All that is needed is the listing, given back exactly.

-=-=-=-=-

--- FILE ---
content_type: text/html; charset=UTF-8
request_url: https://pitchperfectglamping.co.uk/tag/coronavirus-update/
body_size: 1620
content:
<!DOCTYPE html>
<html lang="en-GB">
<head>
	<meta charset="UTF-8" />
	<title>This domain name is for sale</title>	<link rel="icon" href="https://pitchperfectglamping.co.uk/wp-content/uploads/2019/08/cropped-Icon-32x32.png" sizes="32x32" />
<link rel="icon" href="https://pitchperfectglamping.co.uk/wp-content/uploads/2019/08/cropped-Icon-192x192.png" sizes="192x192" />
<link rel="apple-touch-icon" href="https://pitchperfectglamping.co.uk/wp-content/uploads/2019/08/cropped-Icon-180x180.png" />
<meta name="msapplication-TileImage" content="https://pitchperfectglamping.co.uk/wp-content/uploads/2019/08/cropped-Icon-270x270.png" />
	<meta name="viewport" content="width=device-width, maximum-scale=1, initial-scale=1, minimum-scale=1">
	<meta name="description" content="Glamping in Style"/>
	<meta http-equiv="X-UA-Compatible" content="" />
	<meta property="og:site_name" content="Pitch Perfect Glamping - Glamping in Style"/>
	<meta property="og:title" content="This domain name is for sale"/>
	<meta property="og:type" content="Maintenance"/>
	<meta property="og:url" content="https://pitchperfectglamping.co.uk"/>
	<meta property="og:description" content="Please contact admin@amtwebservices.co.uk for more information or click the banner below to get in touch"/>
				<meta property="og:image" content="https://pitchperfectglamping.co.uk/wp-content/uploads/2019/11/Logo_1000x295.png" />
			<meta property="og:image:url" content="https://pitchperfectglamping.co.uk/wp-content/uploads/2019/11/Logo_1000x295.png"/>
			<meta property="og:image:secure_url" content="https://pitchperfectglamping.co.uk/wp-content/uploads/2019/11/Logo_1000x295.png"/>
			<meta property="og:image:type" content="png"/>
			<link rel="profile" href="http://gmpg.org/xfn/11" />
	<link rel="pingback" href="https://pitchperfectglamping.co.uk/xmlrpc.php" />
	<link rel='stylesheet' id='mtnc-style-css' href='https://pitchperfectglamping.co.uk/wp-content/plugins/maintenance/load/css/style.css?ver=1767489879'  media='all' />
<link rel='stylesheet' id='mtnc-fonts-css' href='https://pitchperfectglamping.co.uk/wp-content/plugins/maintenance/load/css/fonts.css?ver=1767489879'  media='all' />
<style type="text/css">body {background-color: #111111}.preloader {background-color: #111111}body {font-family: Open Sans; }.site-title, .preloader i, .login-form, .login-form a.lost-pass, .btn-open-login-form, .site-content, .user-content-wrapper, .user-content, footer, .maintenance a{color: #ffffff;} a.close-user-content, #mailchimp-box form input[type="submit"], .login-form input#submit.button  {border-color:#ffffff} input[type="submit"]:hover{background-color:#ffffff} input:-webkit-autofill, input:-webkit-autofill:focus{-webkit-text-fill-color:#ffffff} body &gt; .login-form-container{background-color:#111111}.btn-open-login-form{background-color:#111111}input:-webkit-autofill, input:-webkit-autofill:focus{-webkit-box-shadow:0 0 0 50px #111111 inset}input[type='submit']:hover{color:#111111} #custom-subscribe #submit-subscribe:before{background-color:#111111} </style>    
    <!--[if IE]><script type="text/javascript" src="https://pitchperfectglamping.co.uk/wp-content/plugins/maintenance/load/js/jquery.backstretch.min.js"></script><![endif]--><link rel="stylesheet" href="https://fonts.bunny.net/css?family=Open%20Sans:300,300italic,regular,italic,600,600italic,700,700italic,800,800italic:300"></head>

-=-=-=-=-

◆ **RESULT**
--- FILE ---
content_type: text/html; charset=UTF-8
request_url: https://pitchperfectglamping.co.uk/tag/coronavirus-update/
body_size: 1620
content:
<!DOCTYPE html>
<html lang="en-GB">
<head>
	<meta charset="UTF-8" />
	<title>This domain name is for sale</title>	<link rel="icon" href="https://pitchperfectglamping.co.uk/wp-content/uploads/2019/08/cropped-Icon-32x32.png" sizes="32x32" />
<link rel="icon" href="https://pitchperfectglamping.co.uk/wp-content/uploads/2019/08/cropped-Icon-192x192.png" sizes="192x192" />
<link rel="apple-touch-icon" href="https://pitchperfectglamping.co.uk/wp-content/uploads/2019/08/cropped-Icon-180x180.png" />
<meta name="msapplication-TileImage" content="https://pitchperfectglamping.co.uk/wp-content/uploads/2019/08/cropped-Icon-270x270.png" />
	<meta name="viewport" content="width=device-width, maximum-scale=1, initial-scale=1, minimum-scale=1">
	<meta name="description" content="Glamping in Style"/>
	<meta http-equiv="X-UA-Compatible" content="" />
	<meta property="og:site_name" content="Pitch Perfect Glamping - Glamping in Style"/>
	<meta property="og:title" content="This domain name is for sale"/>
	<meta property="og:type" content="Maintenance"/>
	<meta property="og:url" content="https://pitchperfectglamping.co.uk"/>
	<meta property="og:description" content="Please contact admin@amtwebservices.co.uk for more information or click the banner below to get in touch"/>
				<meta property="og:image" content="https://pitchperfectglamping.co.uk/wp-content/uploads/2019/11/Logo_1000x295.png" />
			<meta property="og:image:url" content="https://pitchperfectglamping.co.uk/wp-content/uploads/2019/11/Logo_1000x295.png"/>
			<meta property="og:image:secure_url" content="https://pitchperfectglamping.co.uk/wp-content/uploads/2019/11/Logo_1000x295.png"/>
			<meta property="og:image:type" content="png"/>
			<link rel="profile" href="http://gmpg.org/xfn/11" />
	<link rel="pingback" href="https://pitchperfectglamping.co.uk/xmlrpc.php" />
	<link rel='stylesheet' id='mtnc-style-css' href='https://pitchperfectglamping.co.uk/wp-content/plugins/maintenance/load/css/style.css?ver=1767489879'  media='all' />
<link rel='stylesheet' id='mtnc-fonts-css' href='https://pitchperfectglamping.co.uk/wp-content/plugins/maintenance/load/css/fonts.css?ver=1767489879'  media='all' />
<style type="text/css">body {background-color: #111111}.preloader {background-color: #111111}body {font-family: Open Sans; }.site-title, .preloader i, .login-form, .login-form a.lost-pass, .btn-open-login-form, .site-content, .user-content-wrapper, .user-content, footer, .maintenance a{color: #ffffff;} a.close-user-content, #mailchimp-box form input[type="submit"], .login-form input#submit.button  {border-color:#ffffff} input[type="submit"]:hover{background-color:#ffffff} input:-webkit-autofill, input:-webkit-autofill:focus{-webkit-text-fill-color:#ffffff} body &gt; .login-form-container{background-color:#111111}.btn-open-login-form{background-color:#111111}input:-webkit-autofill, input:-webkit-autofill:focus{-webkit-box-shadow:0 0 0 50px #111111 inset}input[type='submit']:hover{color:#111111} #custom-subscribe #submit-subscribe:before{background-color:#111111} </style>    
    <!--[if IE]><script type="text/javascript" src="https://pitchperfectglamping.co.uk/wp-content/plugins/maintenance/load/js/jquery.backstretch.min.js"></script><![endif]--><link rel="stylesheet" href="https://fonts.bunny.net/css?family=Open%20Sans:300,300italic,regular,italic,600,600italic,700,700italic,800,800italic:300"></head>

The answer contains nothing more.